Let us examine the numbers. In 2023, around 255,000 irregular migrants crossed into Europe via the Mediterranean, a fraction of the 1.5 million who fled Syria in 2015. Compare this to the 156,000 Allied troops who stormed the beaches of Normandy on June 6, 1944. The scale and nature differ profoundly. D-Day was a coordinated military assault aimed at liberating a continent from fascism. Migration is a chaotic, often desperate flow of people escaping war, persecution, and increasingly, climate breakdown.
The real invasion is not of people but of carbon. Since the Industrial Revolution, we have pumped 2.4 trillion tonnes of CO2 into the atmosphere, warming the planet by 1.2 degrees Celsius. This thermal energy is now redistributing itself through extreme weather events, which in turn disrupt agriculture, water supplies, and livelihoods. The World Bank estimates that by 2050, 216 million people could be climate migrants. Hegseth's 'invasion' rhetoric taps into a fear of the other, but the true threat we face is a biosphere in collapse.
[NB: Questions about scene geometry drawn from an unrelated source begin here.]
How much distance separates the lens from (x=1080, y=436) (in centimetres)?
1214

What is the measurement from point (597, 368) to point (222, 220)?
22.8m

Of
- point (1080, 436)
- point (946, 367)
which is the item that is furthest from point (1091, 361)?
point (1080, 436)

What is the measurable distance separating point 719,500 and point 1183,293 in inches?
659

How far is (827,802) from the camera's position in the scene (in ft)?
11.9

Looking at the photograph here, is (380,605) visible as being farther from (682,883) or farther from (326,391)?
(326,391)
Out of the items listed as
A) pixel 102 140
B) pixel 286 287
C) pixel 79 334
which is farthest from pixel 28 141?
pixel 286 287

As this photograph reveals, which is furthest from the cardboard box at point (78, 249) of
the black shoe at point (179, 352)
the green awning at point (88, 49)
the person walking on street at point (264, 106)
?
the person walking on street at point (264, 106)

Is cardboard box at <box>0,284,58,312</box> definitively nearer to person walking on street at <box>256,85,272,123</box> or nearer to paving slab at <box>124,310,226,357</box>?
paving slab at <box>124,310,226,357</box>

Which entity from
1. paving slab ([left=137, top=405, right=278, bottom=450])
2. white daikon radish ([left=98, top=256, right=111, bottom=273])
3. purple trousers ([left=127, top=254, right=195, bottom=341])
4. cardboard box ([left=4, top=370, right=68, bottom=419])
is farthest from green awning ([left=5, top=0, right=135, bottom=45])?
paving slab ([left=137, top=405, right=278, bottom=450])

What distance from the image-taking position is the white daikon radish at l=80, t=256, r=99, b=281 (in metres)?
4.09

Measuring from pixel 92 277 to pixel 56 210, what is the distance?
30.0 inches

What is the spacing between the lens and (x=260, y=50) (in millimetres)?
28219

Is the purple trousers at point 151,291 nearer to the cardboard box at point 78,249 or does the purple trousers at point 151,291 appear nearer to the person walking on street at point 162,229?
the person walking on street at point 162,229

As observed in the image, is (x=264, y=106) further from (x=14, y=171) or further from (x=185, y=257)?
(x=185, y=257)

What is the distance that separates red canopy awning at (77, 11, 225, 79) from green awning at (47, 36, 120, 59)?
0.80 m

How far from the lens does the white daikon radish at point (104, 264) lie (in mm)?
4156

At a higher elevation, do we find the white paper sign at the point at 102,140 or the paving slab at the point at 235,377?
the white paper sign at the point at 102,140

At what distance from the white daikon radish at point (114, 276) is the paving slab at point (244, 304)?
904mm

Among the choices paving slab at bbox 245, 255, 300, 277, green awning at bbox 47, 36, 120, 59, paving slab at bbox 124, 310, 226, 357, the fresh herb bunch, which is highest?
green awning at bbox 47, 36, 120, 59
European nations are indeed struggling with migration, but the solution is not to fortify borders or blame cultural weakness. It is to invest in the energy transition. Solar and wind power are now cheaper than coal and gas in most markets. The International Energy Agency reports that global renewable capacity will grow by 2,400 gigawatts by 2027, equivalent to the total power capacity of the United States. We have the technological solutions. What we lack is the will.
Hegseth's invocation of D-Day betrays a nostalgic militarism that is ill-suited to the interconnected challenges of the 21st century. The beaches of Normandy symbolise a single, decisive battle. The climate crisis, by contrast, is a slow-motion catastrophe that demands sustained, collective action. If we treat migration as an invasion, we will build walls and ignore the rising seas that will eventually breach them. A more accurate analogy would be a slow bleed: a haemorrhage of habitable land, unfolding over decades, that no wall can stop.
We must confront the physical reality: the planet is warming, and people will move. The data is clear. Between 2008 and 2022, an average of 24 million people per year were displaced by weather-related disasters. This is not an invasion. It is a rearrangement of human geography, driven by forces we have set in motion. The choice we face is not between open borders and fortress Europe. It is between accelerating the energy transition and managing its consequences, or doing nothing and watching the chaos grow.
To invoke D-Day is to invoke a moment of supreme sacrifice for a cause of universal liberation. The cause today is not liberation from an external enemy but from our own addiction to fossil fuels. That battle is fought not on beaches but in boardrooms, laboratories, and polling stations. Hegseth's rhetoric may rally a certain base, but it does nothing to address the underlying crisis. As a scientist, I measure urgency in degrees Celsius and parts per million. As a human, I measure it in displaced lives.
Let us honour the memory of D-Day by showing the same courage in the face of our current existential threat. Not by building walls, but by transforming our energy systems and building a world where migration is a choice, not a necessity. The invasion we should fear is not of people crossing borders, but of carbon crossing the 1.5-degree threshold. That is the battle we must win.